第17話(月野ミチル)

 017(月野ミチル)



 現在の2年B組の空気は、シンジくん風に言えば『終わってるね、本当に』だと思う。



 ココミちゃんは強い目で私を睨みつけているし、カナエちゃんは考えごとのせいかずっと黙ったままだし、一番気の強いミキちゃんはオロオロして泣きそうな顔をしているし。



 そんな彼女たちに気を遣って、女子は頑張って慰めたり気晴らしを提案しているのに成果は得られなくて。

 かと思えば、ここぞとばかりに彼女たちへ好意を寄せていた数人の男子がそれぞれに気取った慰め文句を言ったりしてるし。



 シンジくんは昼休みになってすぐに何処かへ行ってしまった。コウくんは今日も学校を休んだ。だから、誰かが何とかしてくれるという期待はここに一切なく、ただ憐れみだけをみんなが私へ向けているのが分かった。



 ……私が何とかするべきだ。



 私が撒いた種のせいでこうなっているって、今度こそは自覚して逃げずに戦わないとダメだ。

 そう思って、私は席から立つとココミちゃんの元へ向かった。もちろん、彼女はずっと私を恨めしそうに睨んだままだ。



「ココミちゃん、お話があるの」

「裏切り者と話すつもりはありません」

「……裏切り」

「えぇ、あなたは裏切り者です。コウさんのこと傷付けて、高槻さんに心変わりして。それでいて、今更馴れ馴れしくするなんてどうかしているんじゃないですか? 夏休みの間だって、ずっとほくそ笑んでいたんじゃないですか!?」



 ハッキリ言って、ぐうの音も出ない正論だった。シンジくんを頼ってコウくんを手に入れようとして、挙げ句に離れたのだから裏切り以外の何者でもない。
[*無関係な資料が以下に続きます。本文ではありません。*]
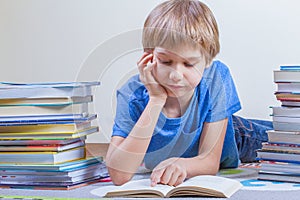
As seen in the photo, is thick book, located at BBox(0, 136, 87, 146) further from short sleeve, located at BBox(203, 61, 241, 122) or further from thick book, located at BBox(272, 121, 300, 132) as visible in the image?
thick book, located at BBox(272, 121, 300, 132)

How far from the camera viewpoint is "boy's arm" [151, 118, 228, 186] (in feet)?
4.07

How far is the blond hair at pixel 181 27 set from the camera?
1.32 metres

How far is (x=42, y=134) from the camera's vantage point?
1.33 metres

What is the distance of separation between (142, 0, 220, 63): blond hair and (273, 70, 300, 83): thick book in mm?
174

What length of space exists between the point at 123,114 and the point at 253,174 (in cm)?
38

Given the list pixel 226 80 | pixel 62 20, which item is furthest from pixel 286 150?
pixel 62 20

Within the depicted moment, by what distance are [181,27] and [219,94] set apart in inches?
9.4

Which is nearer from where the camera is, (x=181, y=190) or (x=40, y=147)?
(x=181, y=190)

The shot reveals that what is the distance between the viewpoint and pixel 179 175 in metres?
1.25

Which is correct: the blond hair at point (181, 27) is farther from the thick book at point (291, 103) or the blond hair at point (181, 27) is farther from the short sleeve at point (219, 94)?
the thick book at point (291, 103)

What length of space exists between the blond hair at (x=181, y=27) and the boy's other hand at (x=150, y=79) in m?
0.03

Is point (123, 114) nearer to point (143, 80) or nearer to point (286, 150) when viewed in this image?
point (143, 80)

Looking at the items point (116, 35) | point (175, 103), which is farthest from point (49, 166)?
point (116, 35)

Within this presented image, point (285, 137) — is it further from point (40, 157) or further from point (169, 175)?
point (40, 157)
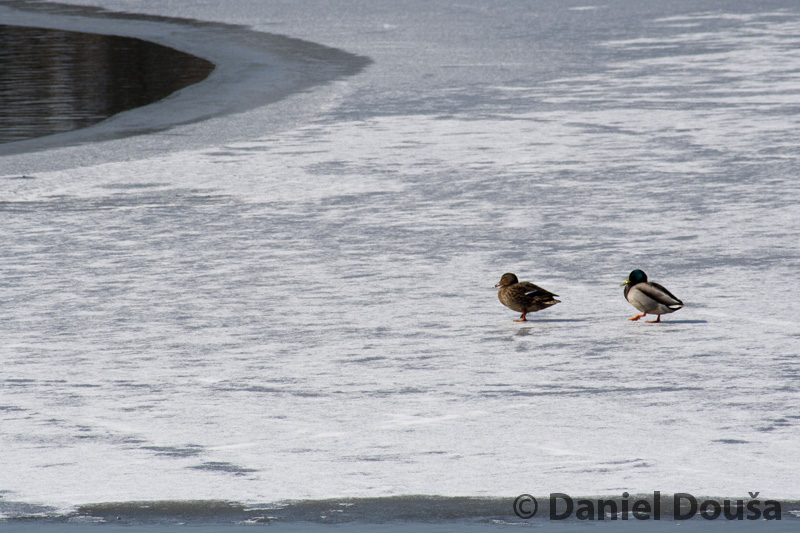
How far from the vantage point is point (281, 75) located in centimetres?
1577

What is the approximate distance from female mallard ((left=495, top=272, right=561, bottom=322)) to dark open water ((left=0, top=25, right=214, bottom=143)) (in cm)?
723

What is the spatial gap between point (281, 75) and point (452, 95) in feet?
9.30

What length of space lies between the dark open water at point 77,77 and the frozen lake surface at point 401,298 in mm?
745

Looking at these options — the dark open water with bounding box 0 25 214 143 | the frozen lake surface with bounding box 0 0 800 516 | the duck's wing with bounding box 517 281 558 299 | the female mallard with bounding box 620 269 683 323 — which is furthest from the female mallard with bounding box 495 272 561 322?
the dark open water with bounding box 0 25 214 143

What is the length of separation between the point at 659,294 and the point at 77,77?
41.2ft

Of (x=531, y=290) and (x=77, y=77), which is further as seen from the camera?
(x=77, y=77)

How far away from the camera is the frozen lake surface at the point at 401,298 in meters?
4.05

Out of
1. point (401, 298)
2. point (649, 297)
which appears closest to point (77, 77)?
point (401, 298)

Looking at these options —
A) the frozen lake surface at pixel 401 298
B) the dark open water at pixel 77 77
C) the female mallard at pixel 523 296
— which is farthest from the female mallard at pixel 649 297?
the dark open water at pixel 77 77

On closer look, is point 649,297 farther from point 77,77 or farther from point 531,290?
point 77,77

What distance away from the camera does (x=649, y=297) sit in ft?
18.1

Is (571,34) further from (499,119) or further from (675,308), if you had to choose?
(675,308)

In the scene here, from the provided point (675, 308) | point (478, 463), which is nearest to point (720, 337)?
point (675, 308)

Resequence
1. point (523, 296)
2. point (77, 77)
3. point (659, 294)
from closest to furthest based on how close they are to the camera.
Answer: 1. point (659, 294)
2. point (523, 296)
3. point (77, 77)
 けれど、視野を広げて見てみれば言い返したいことだってたくさんある。こんなふうに頭ごなしで否定されると、思わず性格の悪い素の私が飛び出てきてしまいそうだ。



 それでも。



 ――お前はこの問題をどうしたいんだ?



 シンジくんの言葉が、いつだって私に勇気を与えてくれる。最後までやり遂げる為の心を支えてくれる。今の自分の気持ちだけは、絶対に裏切っちゃいけないって確信させてくれる。



 私はココミちゃんの前に立つと真っ直ぐに彼女を見つめた。その数秒の間、教室から一切の音が無くなった気がした。根負けしたのかココミちゃんの強い目が少しだけ俯いた。



「私はコウくんのことを嫌いになったワケじゃない。それに、シンジくんだって私を好きだと思ってないよ」

「何を言ってるんですか!? あなたたちの関係なんて見ればすぐに分かるじゃないですか!」

「関係は何も変わってない。ただの、私の一方通行だもの」



 少し、彼女の表情が変わる。私は、以前の私と同じように、彼女たちの思いが偏った価値観に囚えられていると思った。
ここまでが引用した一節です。